MicroRNA-8073: Tumor suppressor and potential therapeutic treatment

Abstract

The comprehensive screening of intracellular and extracellular microRNAs was performed to identify novel tumor suppressors. We found that miR-8073 was present in exosome and predominantly exported from colorectal cancer cells. Treatment with a synthetic miR-8073 mimic resulted in a dramatic decrease in the proliferation of various types of cancer cells, which was not observed in similarly treated normal cells. As little is known about the biological functions of miR-8073, its target mRNAs were analyzed by both mRNA expression and in silico sequence analyses, leading to five probable target candidates (FOXM1, MBD3, CCND1, KLK10, and CASP2) that enhance survival during the regulation of the cell cycle, cell proliferation, and apoptosis. We experimentally confirmed that miR-8073 binds the 3'-UTR of each of these mRNA target candidates and that the introduction of a synthetic miR-8073 mimic into cancer cells reduced levels of protein expression. Finally, the antiproliferative effects of miR-8073 were validated in vivo: the subcutaneous injection of a synthetic miR-8073 mimic suppressed colorectal tumor volume to 43% in tumor-bearing xenografted mice. These results suggest that because miR-8073 binds, and thus reduces the levels of, these oncogenic targets, cancer cells must actively downregulate miR-8073 as a survival mechanism. The introduction of miR-8073 into tumors could thus inhibit tumor growth, indicating its great potential for cancer therapeutics.

Fig 1

Intracellular, extracellular (A) or exosomal (B) miR-8073 expression in 6x10⁴ colorectal cancer cell HCT116 and normal cell HCoEpic. In Fig 1B, exosomes that were extracted from the same amount of the cell cultured supernatant used in Fig 1A, were assayed for microRNA expression profiling. MiR-8073 was one of microRNAs that was most exported to extracellular space in the cancer cells but much less in the normal cells. The error bar indicates standard deviation. The star indicates p<0.05 in student’s t-test.

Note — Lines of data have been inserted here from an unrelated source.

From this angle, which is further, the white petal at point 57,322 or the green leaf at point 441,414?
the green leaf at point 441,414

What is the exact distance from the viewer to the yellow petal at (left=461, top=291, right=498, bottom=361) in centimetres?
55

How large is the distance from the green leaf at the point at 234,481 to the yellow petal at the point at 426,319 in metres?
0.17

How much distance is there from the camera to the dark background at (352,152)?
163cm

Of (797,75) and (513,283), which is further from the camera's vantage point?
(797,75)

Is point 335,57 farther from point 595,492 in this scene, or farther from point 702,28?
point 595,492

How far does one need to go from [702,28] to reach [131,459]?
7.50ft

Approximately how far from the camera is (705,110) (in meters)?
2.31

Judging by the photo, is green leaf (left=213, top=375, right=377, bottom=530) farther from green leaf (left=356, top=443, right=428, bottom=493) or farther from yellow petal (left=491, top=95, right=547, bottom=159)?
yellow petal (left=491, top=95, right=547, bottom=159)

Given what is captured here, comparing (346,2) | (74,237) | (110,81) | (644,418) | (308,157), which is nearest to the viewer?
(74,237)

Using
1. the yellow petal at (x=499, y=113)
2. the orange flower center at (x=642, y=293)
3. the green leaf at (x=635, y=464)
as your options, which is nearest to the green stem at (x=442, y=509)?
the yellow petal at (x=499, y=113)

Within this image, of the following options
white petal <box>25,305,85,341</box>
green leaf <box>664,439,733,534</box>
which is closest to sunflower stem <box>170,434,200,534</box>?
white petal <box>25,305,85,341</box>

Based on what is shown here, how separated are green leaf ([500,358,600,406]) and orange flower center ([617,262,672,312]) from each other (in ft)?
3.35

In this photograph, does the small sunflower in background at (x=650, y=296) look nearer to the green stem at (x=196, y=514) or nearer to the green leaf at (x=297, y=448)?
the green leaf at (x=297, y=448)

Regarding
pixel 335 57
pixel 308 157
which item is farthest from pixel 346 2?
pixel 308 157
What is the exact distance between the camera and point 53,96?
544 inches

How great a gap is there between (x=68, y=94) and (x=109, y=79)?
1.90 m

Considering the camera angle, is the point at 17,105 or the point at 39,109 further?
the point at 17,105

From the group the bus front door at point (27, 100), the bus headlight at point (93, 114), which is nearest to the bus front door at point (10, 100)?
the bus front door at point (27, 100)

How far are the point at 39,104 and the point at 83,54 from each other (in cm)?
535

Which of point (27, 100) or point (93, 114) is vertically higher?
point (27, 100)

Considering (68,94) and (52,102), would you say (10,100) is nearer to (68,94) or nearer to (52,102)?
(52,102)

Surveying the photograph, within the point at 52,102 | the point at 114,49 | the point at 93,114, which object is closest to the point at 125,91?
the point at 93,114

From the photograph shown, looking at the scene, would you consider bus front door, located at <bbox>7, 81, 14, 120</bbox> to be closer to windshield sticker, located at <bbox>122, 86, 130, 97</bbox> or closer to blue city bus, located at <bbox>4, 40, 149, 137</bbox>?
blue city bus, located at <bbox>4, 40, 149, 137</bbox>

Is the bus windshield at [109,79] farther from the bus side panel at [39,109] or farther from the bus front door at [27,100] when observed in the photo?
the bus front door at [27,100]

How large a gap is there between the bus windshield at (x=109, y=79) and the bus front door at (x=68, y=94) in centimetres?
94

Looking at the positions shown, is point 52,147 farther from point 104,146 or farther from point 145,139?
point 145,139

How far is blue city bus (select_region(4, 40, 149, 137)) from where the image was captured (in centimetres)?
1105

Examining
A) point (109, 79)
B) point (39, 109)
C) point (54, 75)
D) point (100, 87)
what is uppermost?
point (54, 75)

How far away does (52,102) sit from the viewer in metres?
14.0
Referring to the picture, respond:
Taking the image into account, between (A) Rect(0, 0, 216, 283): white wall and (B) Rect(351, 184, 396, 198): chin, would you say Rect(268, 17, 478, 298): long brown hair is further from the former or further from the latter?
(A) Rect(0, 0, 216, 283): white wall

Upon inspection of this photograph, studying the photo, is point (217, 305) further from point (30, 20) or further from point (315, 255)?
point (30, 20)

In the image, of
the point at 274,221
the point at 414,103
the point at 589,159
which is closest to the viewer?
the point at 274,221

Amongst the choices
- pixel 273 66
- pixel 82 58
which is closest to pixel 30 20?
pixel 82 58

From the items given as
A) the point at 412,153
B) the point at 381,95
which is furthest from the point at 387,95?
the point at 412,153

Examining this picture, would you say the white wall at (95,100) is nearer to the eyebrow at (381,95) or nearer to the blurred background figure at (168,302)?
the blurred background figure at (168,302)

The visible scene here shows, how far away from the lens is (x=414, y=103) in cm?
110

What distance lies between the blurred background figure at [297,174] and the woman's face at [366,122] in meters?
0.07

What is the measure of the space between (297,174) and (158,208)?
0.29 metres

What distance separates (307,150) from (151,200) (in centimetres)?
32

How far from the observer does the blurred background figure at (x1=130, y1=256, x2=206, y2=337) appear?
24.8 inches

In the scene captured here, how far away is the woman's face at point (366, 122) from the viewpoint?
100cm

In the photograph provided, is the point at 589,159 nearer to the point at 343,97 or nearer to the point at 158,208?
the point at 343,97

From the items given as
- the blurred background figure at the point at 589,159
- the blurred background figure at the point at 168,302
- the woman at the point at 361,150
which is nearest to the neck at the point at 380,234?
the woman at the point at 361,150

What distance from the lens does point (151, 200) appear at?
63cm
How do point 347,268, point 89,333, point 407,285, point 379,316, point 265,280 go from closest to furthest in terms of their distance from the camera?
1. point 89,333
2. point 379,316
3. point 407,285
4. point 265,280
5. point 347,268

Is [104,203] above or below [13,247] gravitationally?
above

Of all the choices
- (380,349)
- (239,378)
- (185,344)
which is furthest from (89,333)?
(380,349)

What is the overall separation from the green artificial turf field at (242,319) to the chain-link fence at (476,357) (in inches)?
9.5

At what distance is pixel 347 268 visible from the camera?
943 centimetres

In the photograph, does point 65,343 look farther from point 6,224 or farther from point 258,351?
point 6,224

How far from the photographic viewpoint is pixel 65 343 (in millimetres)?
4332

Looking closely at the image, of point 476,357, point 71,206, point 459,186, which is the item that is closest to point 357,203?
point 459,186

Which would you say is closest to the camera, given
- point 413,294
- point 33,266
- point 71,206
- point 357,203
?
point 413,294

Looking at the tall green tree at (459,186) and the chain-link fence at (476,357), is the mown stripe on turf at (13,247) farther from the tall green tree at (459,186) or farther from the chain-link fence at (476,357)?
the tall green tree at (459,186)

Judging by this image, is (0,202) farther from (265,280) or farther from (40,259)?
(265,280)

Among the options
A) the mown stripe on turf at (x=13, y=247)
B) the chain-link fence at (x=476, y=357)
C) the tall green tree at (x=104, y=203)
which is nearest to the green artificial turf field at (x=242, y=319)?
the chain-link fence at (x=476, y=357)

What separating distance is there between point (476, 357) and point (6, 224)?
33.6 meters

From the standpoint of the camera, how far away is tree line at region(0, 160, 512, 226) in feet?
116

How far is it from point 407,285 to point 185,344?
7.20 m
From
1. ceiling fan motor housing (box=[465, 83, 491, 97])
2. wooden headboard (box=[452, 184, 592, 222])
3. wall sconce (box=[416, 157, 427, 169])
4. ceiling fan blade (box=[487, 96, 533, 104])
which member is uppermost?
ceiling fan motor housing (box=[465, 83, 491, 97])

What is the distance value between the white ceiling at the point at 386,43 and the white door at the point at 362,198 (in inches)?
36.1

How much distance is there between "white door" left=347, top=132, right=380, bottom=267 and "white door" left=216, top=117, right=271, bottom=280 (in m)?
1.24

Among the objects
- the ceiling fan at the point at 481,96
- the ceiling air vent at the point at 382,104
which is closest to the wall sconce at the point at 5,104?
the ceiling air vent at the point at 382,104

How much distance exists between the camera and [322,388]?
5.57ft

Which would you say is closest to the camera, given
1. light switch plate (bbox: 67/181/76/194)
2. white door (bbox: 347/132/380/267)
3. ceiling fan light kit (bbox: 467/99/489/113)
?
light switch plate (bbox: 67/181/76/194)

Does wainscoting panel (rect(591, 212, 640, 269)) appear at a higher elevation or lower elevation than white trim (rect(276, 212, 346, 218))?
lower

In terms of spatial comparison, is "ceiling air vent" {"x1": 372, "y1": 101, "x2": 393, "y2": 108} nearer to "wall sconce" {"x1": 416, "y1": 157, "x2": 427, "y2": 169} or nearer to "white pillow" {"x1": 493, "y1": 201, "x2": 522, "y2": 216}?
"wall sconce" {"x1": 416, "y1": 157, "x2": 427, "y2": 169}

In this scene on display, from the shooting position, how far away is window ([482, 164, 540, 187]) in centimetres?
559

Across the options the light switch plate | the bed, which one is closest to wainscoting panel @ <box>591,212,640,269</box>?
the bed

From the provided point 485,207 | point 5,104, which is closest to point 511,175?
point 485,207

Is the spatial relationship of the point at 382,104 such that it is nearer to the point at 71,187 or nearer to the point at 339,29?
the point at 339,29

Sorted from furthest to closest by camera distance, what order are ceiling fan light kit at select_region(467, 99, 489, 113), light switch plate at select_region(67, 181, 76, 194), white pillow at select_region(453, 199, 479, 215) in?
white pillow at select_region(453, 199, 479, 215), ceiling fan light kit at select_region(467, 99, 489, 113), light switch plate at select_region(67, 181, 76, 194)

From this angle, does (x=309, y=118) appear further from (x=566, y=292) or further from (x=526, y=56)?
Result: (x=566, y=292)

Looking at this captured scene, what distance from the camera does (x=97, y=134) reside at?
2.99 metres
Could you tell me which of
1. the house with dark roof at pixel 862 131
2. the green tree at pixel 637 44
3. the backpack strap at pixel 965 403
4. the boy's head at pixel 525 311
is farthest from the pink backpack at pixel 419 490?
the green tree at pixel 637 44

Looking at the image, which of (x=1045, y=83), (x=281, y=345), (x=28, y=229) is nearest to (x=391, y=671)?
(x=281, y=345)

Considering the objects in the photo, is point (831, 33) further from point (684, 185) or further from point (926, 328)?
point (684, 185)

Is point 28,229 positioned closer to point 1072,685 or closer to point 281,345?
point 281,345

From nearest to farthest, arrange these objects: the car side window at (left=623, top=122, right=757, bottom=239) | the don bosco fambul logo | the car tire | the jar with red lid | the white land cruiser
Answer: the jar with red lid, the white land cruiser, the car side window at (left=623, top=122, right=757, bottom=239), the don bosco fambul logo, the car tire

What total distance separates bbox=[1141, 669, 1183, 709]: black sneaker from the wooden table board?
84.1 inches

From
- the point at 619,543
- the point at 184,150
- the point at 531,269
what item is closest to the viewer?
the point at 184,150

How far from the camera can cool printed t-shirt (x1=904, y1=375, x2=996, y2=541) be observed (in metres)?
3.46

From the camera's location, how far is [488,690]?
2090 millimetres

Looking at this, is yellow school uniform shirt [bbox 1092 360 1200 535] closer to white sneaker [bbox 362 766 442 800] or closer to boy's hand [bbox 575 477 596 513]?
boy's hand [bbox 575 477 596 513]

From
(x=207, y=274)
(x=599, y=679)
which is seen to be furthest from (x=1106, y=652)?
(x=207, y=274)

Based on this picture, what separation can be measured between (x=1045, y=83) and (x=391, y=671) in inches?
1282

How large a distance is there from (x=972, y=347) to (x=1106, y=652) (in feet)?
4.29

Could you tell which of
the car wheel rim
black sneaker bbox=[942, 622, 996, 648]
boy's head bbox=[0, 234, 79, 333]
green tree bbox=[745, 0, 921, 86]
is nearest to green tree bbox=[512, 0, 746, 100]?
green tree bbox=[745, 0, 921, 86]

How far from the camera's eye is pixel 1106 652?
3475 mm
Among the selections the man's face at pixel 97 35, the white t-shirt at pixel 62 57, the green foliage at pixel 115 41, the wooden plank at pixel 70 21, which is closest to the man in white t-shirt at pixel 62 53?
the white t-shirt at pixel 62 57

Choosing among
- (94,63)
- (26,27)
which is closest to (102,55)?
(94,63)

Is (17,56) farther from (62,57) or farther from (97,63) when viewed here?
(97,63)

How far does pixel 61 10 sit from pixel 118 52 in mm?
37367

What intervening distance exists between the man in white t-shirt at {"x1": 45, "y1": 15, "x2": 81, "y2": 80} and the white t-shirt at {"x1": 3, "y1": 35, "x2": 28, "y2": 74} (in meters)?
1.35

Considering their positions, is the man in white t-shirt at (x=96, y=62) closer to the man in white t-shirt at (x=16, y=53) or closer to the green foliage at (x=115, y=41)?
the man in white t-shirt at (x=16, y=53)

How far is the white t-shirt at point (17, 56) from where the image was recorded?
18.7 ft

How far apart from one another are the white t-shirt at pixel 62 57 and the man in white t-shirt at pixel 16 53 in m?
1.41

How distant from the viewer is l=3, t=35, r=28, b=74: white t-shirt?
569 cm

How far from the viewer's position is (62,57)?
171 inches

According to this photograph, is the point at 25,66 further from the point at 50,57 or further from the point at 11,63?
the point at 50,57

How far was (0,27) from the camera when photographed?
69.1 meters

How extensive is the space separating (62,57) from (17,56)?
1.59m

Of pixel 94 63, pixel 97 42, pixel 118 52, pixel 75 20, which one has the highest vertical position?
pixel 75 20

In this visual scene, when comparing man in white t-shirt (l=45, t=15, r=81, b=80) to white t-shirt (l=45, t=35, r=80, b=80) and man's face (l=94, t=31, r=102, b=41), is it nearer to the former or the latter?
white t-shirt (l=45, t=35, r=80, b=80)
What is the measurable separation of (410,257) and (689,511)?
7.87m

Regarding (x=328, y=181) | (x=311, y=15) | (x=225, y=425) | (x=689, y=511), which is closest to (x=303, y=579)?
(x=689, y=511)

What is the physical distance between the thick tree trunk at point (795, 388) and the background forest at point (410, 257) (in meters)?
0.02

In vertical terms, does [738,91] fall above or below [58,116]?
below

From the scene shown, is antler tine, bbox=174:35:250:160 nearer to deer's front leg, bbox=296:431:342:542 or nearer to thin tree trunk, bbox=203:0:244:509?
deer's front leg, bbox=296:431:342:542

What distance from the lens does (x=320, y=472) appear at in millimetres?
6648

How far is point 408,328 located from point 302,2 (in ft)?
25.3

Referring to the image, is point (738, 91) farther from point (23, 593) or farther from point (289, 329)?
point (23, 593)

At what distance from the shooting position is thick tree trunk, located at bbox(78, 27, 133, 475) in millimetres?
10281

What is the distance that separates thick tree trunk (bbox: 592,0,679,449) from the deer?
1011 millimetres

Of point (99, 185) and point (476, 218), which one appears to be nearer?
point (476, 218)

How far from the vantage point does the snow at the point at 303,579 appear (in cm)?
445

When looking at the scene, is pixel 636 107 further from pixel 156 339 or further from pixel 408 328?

Fig 2. Viability of human colorectal cancer cells HCT116, and other types of cancer cells or normal cells.

Viability of human colorectal cancer cells HCT116, and (B) other types of cancer cells or normal cells at fifth day from transfection with miR-8073 mimic or negative control sequence (miR-NC). Concentrations of the synthetic nucleic acids used for the transfection were either 0.03nM to 30nM (A) or 30nM (B). In Fig 2B, cells tested were colorectal (HCT116, HT29), pancreatic (Panc-1, Panc0.05), breast (MCF7), lung (A549) cancer cells, and normal cells derived from microvascular endothelium (HMVEC) or mammary epithelium (184B5). The error bar indicates standard deviation. The star indicates p<0.05 in student’s t-test.

Fig 3. Apoptotic activity induced by miR-8073 mimic in colorectal cancer cell HCT116.

Caspase-3/7 activity was measured after transfection for 72h, 30nM of miR-8073 mimic or a negative control sequence (miR-NC). The level of caspase-3 and caspase-7 activity in the mock treated cells was set at 100%. The error bar indicates the standard deviation.

Fig 4. Potential mRNA targets of miR-8073 and their predicted binding sites.

Fig 5. miR-8073 targeted FOXM1, MBD3, CCND1, KLK10 and CASP2 in HCT116 cells.

Relative luciferase activity of HCT116 cells co-transfected with either 3nM of miR-8073 mimic or microRNA negative control (miR-NC) and with the luciferase reporter construct in which the 3’-UTR of each gene of interest was inserted. The control indicates the cells transfected with the same luciferase reporter plasmid without the added 3’UTRs, and the activity level of the control with miR-NC was set as 1.0. The error bars indicate the standard error of triplicate samples. The star indicates p<0.05 in student’s t-test.

Fig 6. Western blot analysis of FOXM1, MBD3, CCND1, KLK10 and CASP2 expression in the HCT116 cells.

Protein expression levels of FOXM1, MBD3, CCND1, KLK10 and CASP2 in HCT116 cells transfected with either 30nM of miR-8073 mimic or microRNA negative control (miR-NC) detected by Western blots. The images were numerated by software and ratios of the protein expression signal of miR-8073 treated cells over miR-NC treated cells were calculated.

Fig 7

Administration of miR-8073 mimic significantly reduced colorectal tumor volume (A) and weight (B) in xenografted mice. BALB/c nude mice was transplanted with 5x10⁶ HCT116 cells two days before the treatment. The mice were treated with either 2nmol of miR-8073 mimic or microRNA negative control (miR-NC) mixed with atelocollagen at the day 0, 2, 5 (arrows). The tumor weight (B) was measured at the day 13. The error bars indicate the standard error in five mice per treatment group. The star indicates p<0.05 in student’s t-test.